Abula

   Dicen que hace miles de años, cuando nuestra ciudad estaba sembrada por multitud de piornos, cantos y piedras de todas formas y colores; grandes, pequeñas, medianas, redondas, cuadradas, grises rojas y azuladas. En la colina, alhaja bordeada por el río de agua nieve. Vivía un príncipe llegado de cálidas tierras sureñas donde el viento trasportaba arenosas palabras de amor. 

   Cada noche al salir la luna, recordaba a su amada madre. La añoranza y el frío estremecían sus curtidas carnes y al calor de la hoguera, soñaba en el día, en que construiría en este lugar donde hoy gobernaba. Una gran muralla, para guardar los vientos que tan grato recuerdo le portaban. Con ochos grandes puertas abiertas a sus amigos alisios.
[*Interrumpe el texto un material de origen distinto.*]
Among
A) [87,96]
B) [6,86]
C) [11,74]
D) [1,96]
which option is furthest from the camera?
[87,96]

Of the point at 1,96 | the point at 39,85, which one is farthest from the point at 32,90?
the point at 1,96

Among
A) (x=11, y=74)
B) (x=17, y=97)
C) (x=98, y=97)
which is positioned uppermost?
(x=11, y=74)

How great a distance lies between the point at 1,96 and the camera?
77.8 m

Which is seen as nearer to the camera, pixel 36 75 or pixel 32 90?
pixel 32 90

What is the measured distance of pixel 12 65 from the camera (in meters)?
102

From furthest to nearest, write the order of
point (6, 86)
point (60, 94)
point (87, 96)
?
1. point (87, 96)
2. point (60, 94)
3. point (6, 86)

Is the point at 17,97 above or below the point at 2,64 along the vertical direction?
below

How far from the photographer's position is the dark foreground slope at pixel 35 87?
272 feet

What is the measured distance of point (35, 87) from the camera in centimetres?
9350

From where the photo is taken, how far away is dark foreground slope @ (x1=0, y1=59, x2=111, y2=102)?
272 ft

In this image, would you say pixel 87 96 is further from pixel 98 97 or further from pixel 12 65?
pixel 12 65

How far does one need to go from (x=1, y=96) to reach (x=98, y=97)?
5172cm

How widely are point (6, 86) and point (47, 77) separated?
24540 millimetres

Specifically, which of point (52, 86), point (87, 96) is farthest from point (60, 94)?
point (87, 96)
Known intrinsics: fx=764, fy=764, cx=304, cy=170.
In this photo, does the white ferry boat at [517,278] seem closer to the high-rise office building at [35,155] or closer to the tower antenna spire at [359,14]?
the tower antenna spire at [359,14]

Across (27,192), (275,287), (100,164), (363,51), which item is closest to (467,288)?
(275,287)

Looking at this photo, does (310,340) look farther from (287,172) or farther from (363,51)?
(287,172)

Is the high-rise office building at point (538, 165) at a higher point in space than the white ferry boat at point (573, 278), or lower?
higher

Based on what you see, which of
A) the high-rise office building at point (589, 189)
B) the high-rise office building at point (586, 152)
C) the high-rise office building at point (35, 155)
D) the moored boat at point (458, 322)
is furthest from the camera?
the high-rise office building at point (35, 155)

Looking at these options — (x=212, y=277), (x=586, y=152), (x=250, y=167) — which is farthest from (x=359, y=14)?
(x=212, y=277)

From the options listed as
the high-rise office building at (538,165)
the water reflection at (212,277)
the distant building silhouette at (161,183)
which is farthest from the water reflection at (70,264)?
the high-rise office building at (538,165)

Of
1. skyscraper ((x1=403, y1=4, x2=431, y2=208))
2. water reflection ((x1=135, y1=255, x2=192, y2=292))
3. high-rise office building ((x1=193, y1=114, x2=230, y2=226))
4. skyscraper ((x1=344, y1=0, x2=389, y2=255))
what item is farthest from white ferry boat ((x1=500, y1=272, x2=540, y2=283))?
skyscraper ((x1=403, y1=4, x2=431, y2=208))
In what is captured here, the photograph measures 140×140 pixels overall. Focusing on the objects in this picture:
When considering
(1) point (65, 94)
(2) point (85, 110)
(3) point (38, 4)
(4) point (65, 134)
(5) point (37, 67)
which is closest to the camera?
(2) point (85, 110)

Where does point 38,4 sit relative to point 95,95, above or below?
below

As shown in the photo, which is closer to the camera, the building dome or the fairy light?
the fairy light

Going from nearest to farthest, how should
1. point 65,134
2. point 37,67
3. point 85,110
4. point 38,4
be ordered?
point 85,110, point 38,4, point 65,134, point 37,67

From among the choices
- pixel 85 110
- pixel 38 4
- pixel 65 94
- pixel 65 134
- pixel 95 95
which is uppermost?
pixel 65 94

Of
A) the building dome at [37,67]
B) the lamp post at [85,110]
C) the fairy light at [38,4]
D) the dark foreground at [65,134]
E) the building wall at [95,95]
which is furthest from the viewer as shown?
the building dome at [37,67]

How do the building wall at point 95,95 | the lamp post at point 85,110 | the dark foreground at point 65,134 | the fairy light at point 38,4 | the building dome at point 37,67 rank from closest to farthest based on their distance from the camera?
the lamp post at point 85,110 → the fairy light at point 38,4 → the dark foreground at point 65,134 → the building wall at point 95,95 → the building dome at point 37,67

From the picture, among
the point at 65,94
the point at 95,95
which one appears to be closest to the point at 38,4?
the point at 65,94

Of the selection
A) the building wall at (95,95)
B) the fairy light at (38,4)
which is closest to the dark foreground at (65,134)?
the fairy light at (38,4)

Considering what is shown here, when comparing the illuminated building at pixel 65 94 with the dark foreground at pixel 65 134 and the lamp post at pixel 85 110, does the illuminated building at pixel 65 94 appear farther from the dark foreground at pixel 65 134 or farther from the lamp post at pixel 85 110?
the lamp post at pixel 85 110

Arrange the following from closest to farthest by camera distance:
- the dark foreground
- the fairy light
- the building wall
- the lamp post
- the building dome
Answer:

Tendría las más altas almenas de occidente y hasta ochenta y ocho cubos de vigía.

   Abula, la colina de los vientos, le llamaría, como su madre y cada piedra traída desde todos los confines de su reino por caravanas de mulos y camellos serían testigos de este regalo eterno. Y nosotros abulenses, hoy, al soplar el viento, aún percibimos el lamento de nuestro fundador llamando a su madre. “Aaaaaaaabuuuuuuulaaa. Aaaabuuuulaa.”